Saturday, April 20, 2013

Just sitting here, reflecting

I've been thinking for weeks now, wondering where my time goes and what my life has brought me to in the past few years.  I think about this blog and how I really just didn't embrace it.  I'll be honest, I wasn't ready at the time and I'm still not sure I'll ever be one of those people who can blog daily. 

The past fews years have been a struggle, to say the least.  So many changes have occured, and overall, I'm a happier person now that we are thru it.  I think I have my priorities straight.  I think doesn't sound overall like a commitment, but life changes and you have to roll with it.  That has been my lesson.

 Last year I gave myself the word "permission".  It was permission to create, lash out, cry, feel, make decisions, etc.  This year my word is free and so I am trying to live it - again going with the moment, enjoying each experience as it comes to me and the freedom to say "I don't want to when" I don't want to do something. 

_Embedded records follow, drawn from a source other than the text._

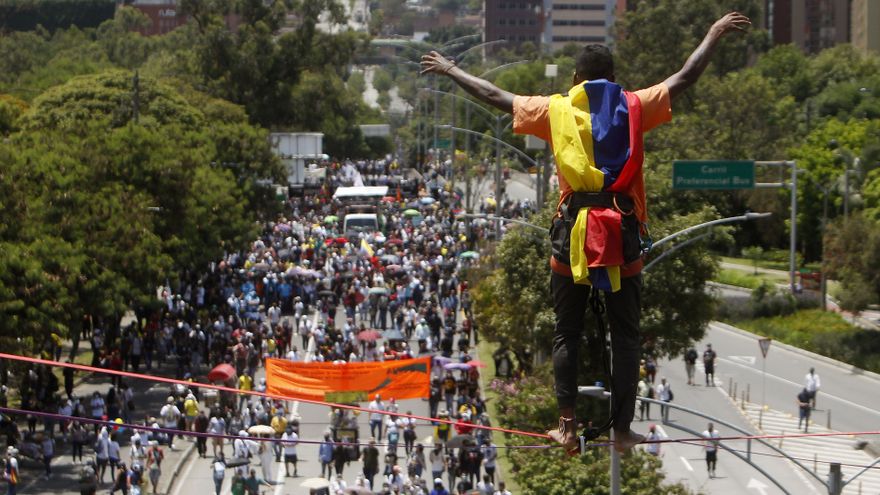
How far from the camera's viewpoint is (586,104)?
889 cm

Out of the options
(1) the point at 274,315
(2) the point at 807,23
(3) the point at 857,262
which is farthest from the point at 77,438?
(2) the point at 807,23

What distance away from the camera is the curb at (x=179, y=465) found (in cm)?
3475

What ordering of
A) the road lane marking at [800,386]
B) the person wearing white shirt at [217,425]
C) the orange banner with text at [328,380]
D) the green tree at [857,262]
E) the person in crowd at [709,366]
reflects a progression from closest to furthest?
1. the person wearing white shirt at [217,425]
2. the orange banner with text at [328,380]
3. the road lane marking at [800,386]
4. the person in crowd at [709,366]
5. the green tree at [857,262]

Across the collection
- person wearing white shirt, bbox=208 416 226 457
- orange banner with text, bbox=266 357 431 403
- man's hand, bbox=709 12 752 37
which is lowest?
person wearing white shirt, bbox=208 416 226 457

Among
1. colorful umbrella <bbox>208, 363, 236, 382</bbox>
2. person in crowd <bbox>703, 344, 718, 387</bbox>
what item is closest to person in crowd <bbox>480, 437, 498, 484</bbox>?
colorful umbrella <bbox>208, 363, 236, 382</bbox>

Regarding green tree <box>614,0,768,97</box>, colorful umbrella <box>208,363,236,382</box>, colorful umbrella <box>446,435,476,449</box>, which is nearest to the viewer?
colorful umbrella <box>446,435,476,449</box>

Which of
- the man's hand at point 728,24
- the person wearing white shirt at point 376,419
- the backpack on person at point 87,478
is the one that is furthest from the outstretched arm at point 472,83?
the person wearing white shirt at point 376,419

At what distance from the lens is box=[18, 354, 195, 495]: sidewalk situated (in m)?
33.4

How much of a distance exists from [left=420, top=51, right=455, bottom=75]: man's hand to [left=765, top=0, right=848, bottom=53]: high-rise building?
151042 millimetres

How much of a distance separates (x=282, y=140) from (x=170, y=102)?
13.2 meters

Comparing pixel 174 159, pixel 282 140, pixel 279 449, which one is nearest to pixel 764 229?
pixel 282 140

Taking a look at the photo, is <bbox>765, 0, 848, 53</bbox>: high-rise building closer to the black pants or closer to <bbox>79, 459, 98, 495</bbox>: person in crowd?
<bbox>79, 459, 98, 495</bbox>: person in crowd

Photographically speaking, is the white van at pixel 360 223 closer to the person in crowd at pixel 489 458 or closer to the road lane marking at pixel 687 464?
the road lane marking at pixel 687 464

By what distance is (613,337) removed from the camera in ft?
30.4
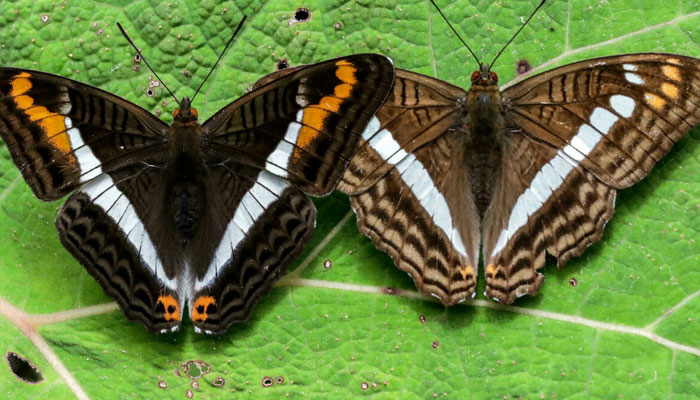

My house is a bit more messy and I haven't truly crafted in a while.  I've spent the past two years trying to get the room into a new place and it's good.  It's coming along.  I'm making tweeks to where things are, what makes sense for my workstyle.  basically, like any relationship, working at it.  I had to fall in love again with this hobby of mine.  In the meantime I'm volunteering and filling up my heart with things that make me happy. 

As for scrapbooking, I purged a bunch of supplies and I'm still sorting thru others.  I'm categorizing and simplifying.  It feels good.   I think I'm almost there.....wish me luck and hopefully I'll have something posted soon.